» Passage for review:
Here are some vids of helpful Westside info.

JM Presses


----------



## K1 (Oct 18, 2011)

*Ws4bb*

Westside for Bodybuilders (WS4BB)
here's a "preliminary" WS4BB that I am working on.

PLEASE, if you are unfamiliar with the westside training system, go and read up on the Westside program before asking questions like "what is a concentric good morning" or "what is a box squat" or "what does ME and RE stand for".

Basically, you take the Westside template, tweek the ME day to triples instead of singles (5RM is not used here) and make some changes to focus for supplementary work. It is based on an 8-day cycle (day on, day off) but can be modified so that RE days are back-to back (i.e. M-W-F-Sa)

In the end, this looks strikingly like a basic "upper/lower heavy/light" type setup, but in it's simplest (VERY simplest) base, that's what Westside is. ME day is "heavy day" and DE day is "light" day (not exactly, but you get the point). IF you've ever seen one of the upper/lower splits I frequently recommend, this should look pretty familiar.

» Exercise tasks:
1. Copy out the stretch of the Westside for Bodybuilders post from "PLEASE, if you" through "back (i.e. M-W-F-Sa)".
2. In the Westside for Bodybuilders post, how long is the cycle that the program is based on?

» Dataset excerpt:

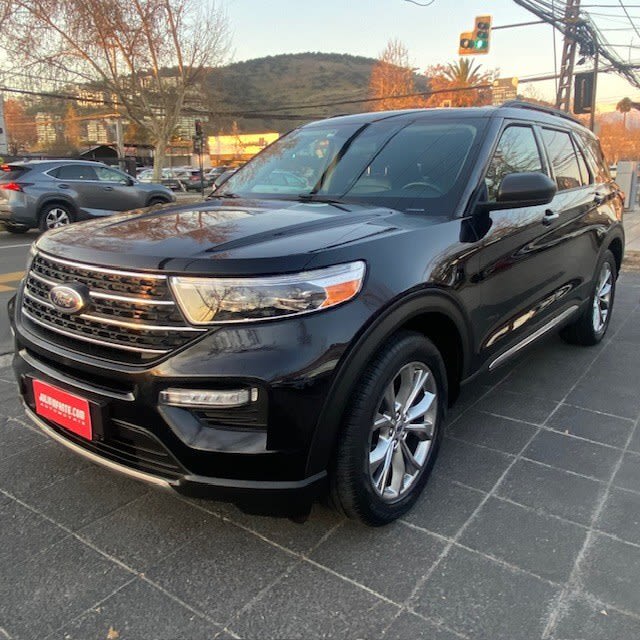 2025 Ford Explorer Limited - Imagen 1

» Responses:
1.
PLEASE, if you are unfamiliar with the westside training system, go and read up on the Westside program before asking questions like "what is a concentric good morning" or "what is a box squat" or "what does ME and RE stand for".

Basically, you take the Westside template, tweek the ME day to triples instead of singles (5RM is not used here) and make some changes to focus for supplementary work. It is based on an 8-day cycle (day on, day off) but can be modified so that RE days are back-to back (i.e. M-W-F-Sa)

2. It is based on an 8-day cycle, alternating a day on with a day off.